One of my college softball hitters is back home from a long playoff run with her team that finished second at the 2018 Division III Women’s College World Series. She finished the season as one of the top hitters on her team and was recognized as an all-conference performer. Her three clutch home runs in the postseason played a significant role in the ultimate success of her team. When we met for our first workout of the summer, I identified the one thing she needs to work on before fall workouts begin with her college team.
Thanks to the NCAA and ESPN, I was able to watch all of her postseason games on my computer. It was clear to me why she had such a successful season at the plate. Her stance in the back of the batter’s box was solid, her hands at set-up were back toward the catcher and perfectly still, her load (leg lift) was slow and powerful, she achieved full extension at the moment of impact with the ball, and she finished her swing on a powerful path that ended high and away from her body. She was doing everything the way we practiced before the season, except for the one thing.
As this hitter begins to prepare for her final college softball season next year, the one thing we will work on this offseason is adding explosiveness to her swing. During the Women’s College World Series, I noticed that she was a little too upright as her body rotated during the swing sequence, which made it appear that she was swinging with just her arms and upper body. When this happens, bat speed decreases and its more difficult to drive the ball into the gaps with authority. A few pitches she should have hit off or over the outfield wall, ended up being weak fly balls to the opposite field.

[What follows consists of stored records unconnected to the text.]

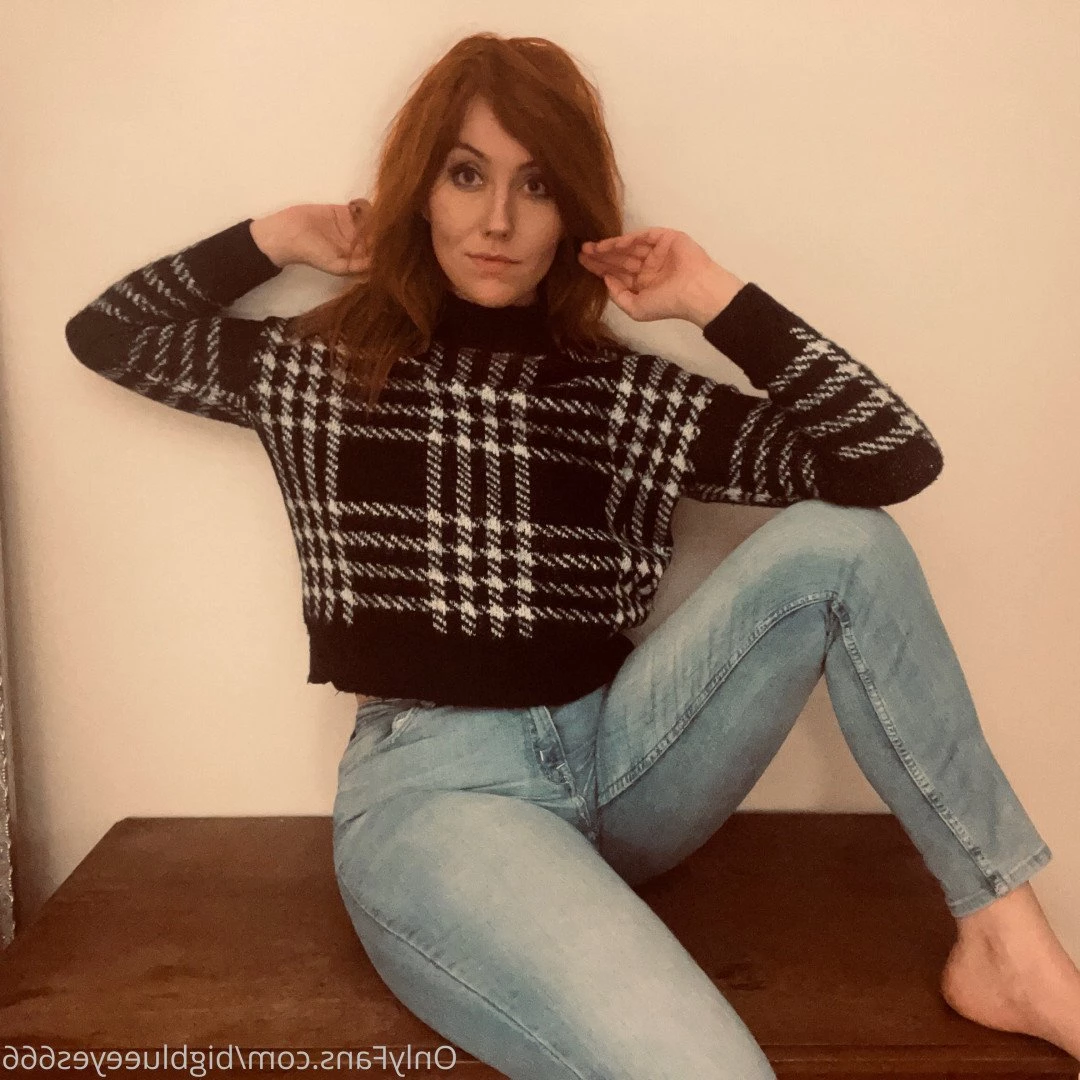 🦊💙BIG BOOTY BLUE EYES FREE 💙🦊 [ bigblueeyes666 ] Onlyfans leaked photo 3512871 on Hotleaks.tv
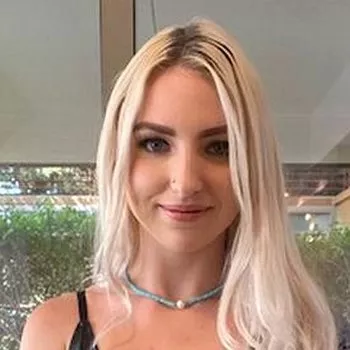 色情明星 Britt Blair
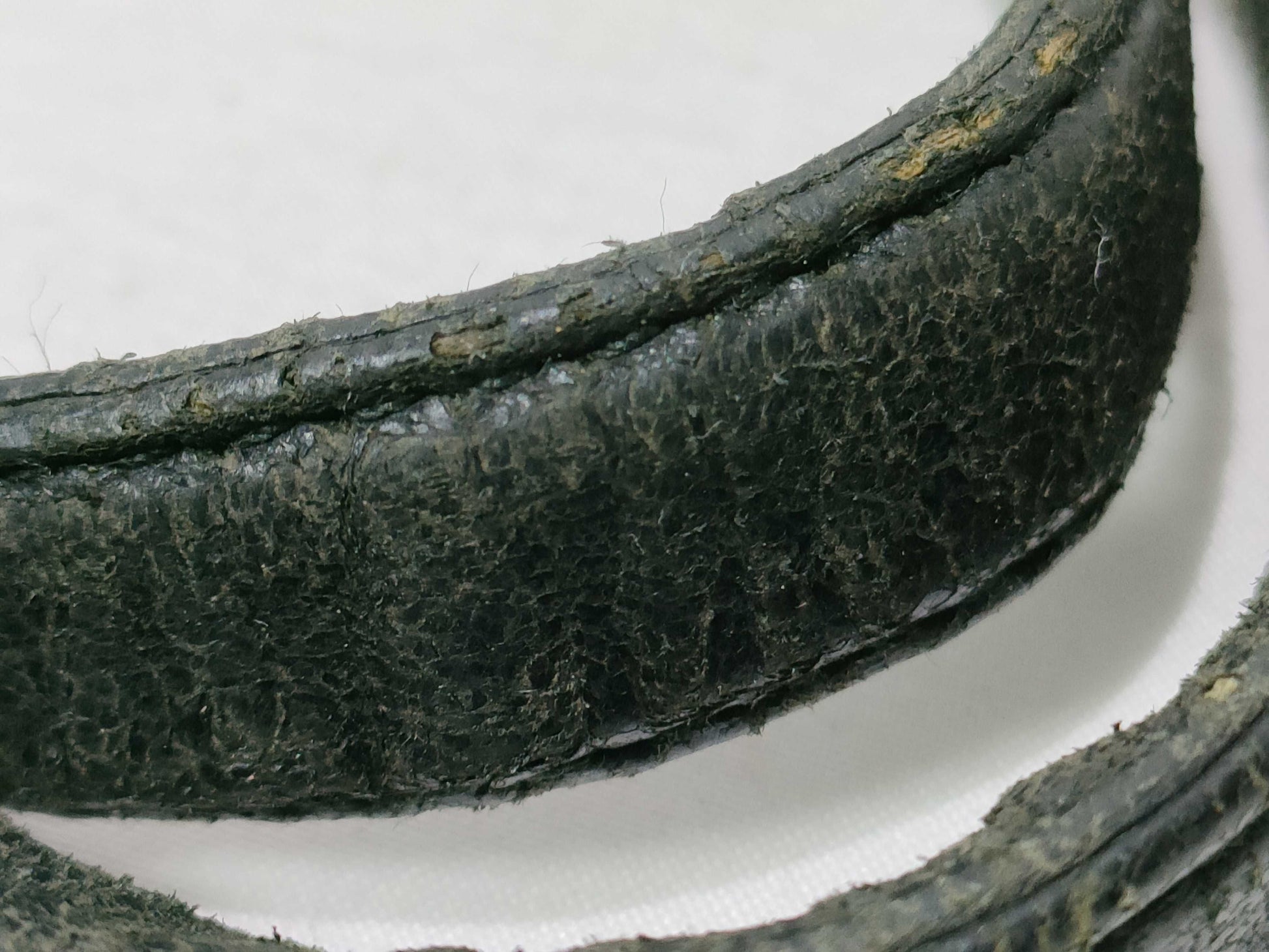 PRADA PRADA Leather Handbag Shoulder Bag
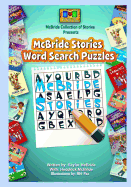 McBride Stories Word Search Puzzles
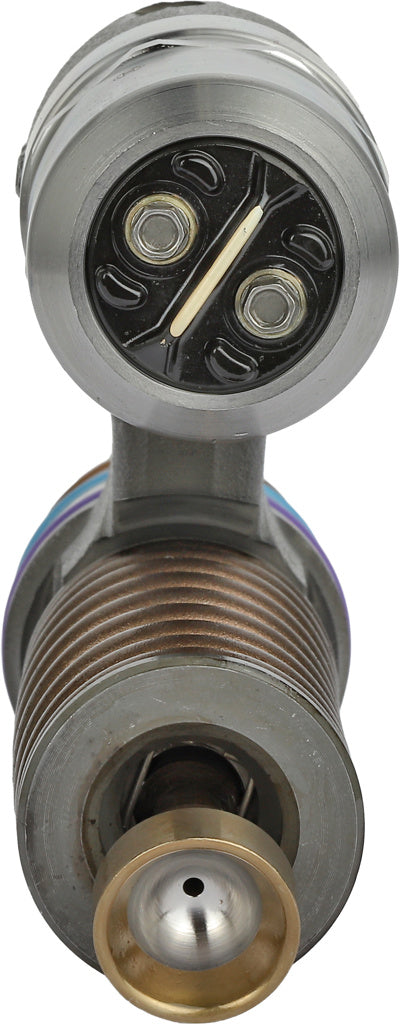 0414701083 Bosch New Fuel Injector, Iveco / Case 12.9L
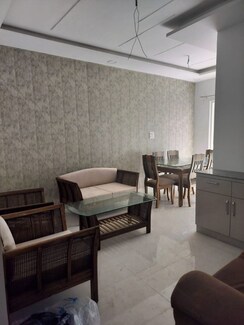 4 BHK + Store Room Independent House For Rent in Govind Vihar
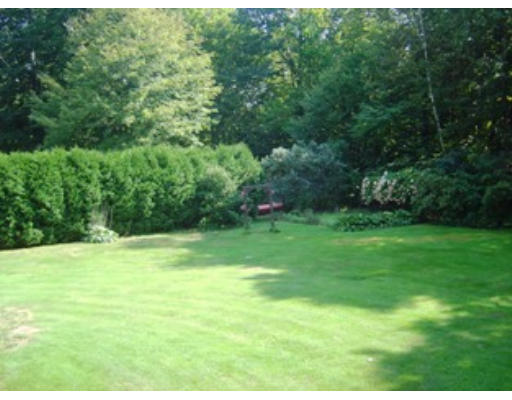 568 Burts Pit Road Northampton, MA 01062 - Photo 15 of 16 a view of in green field with trees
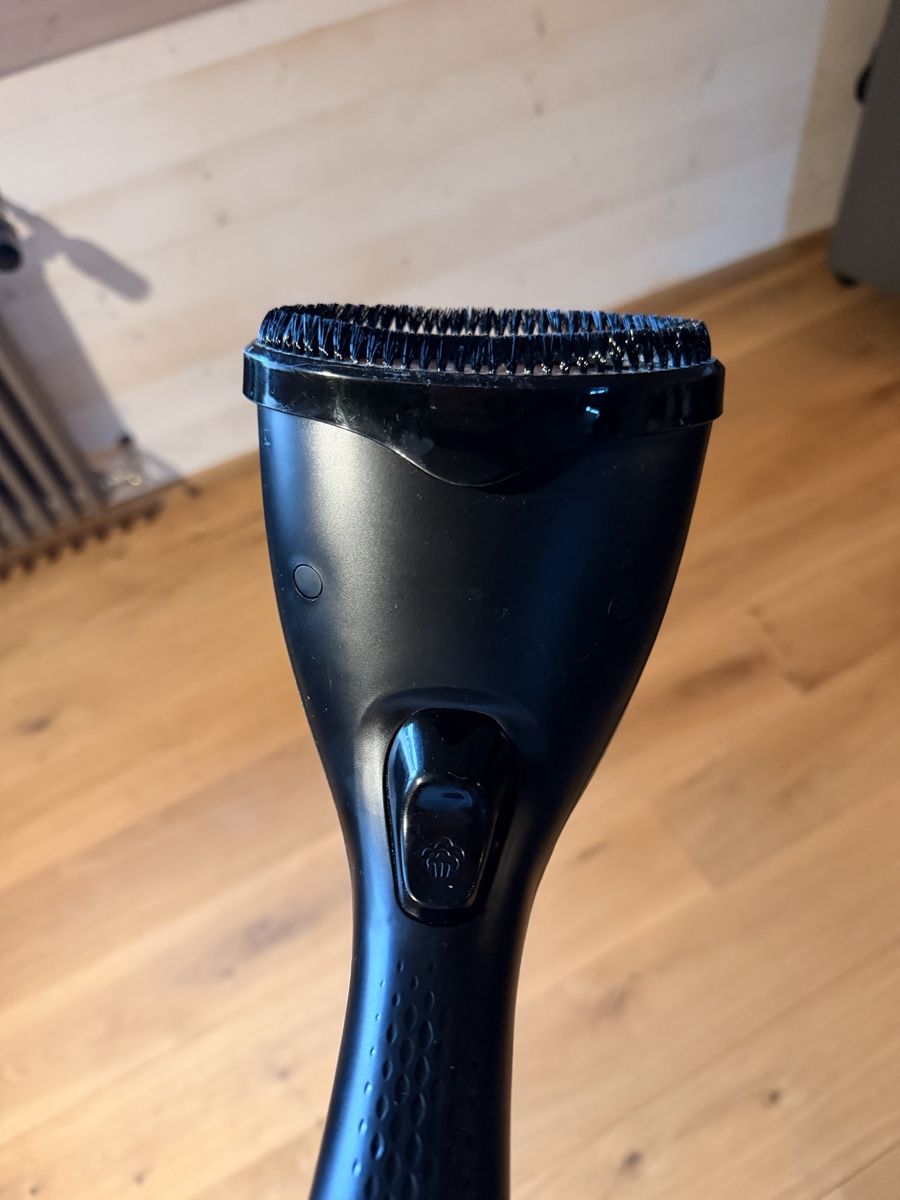 Philips Ferri da stiro: iron steamer - steam & go plus, philipps – Usato da Schaffhausen venduto da nuhcyar 3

I didn’t see the angular violent rotation of her lower body, followed by the explosion of her upper body and bat into the ball.
Before we started our workout, this hitter told me she had hit a few buckets of balls off the tee with her father the previous day. She was lamenting that only a few balls made it over the fence. She attributed her lack of power to the rust from not hitting for a few weeks after a long season. I was pretty confident that with one adjustment, she would be quickly hitting home runs in bunches again.
To better explain the one thing to this hitter, I demonstrated how I wanted her to maintain a highly leveraged body angle position as she violently rotated her body during the swing sequence. In one of the chapters in my book, Hitting With Torque: For Baseball And Softball Hitters, I describe the importance of leverage in the baseball and softball swings. Like cavemen who used a lever to move large objects, hitters need to use leverage to hit the ball harder and farther. When hitters explode into the ball in an angled position, bat speed increases dramatically. Good leverage also makes it easier to achieve full extension at impact with the ball, while keeping the bat on the best path to drive the ball in the air.
As I mentioned, this hitter already has great hitting mechanics that are smooth and repeatable. All she needs at this point is to focus on her one thing to boost her bat speed and power. As soon as this hitter began exploding into the ball in a more leveraged body position, the scoreboard beyond the centerfield fence was now easily in her range. The ball was coming off her bat faster and at the right trajectory, because the angular rotation of her body at impact allowed her to naturally produce doubles in the gaps and long home runs. For the rest of our workout, 1 out of every 3 balls she hit off the batting tee sailed over the outfield fence.
The one thing this hitter needed to work on will be the key to her continued success next season. So, what’s the one thing you need to work on this offseason to improve your bat speed and consistency. Identify it, focus on it, and work on it tirelessly.
The hitter in this article is Julie Josten, who just finished a successful Junior year at Illinois Wesleyan University.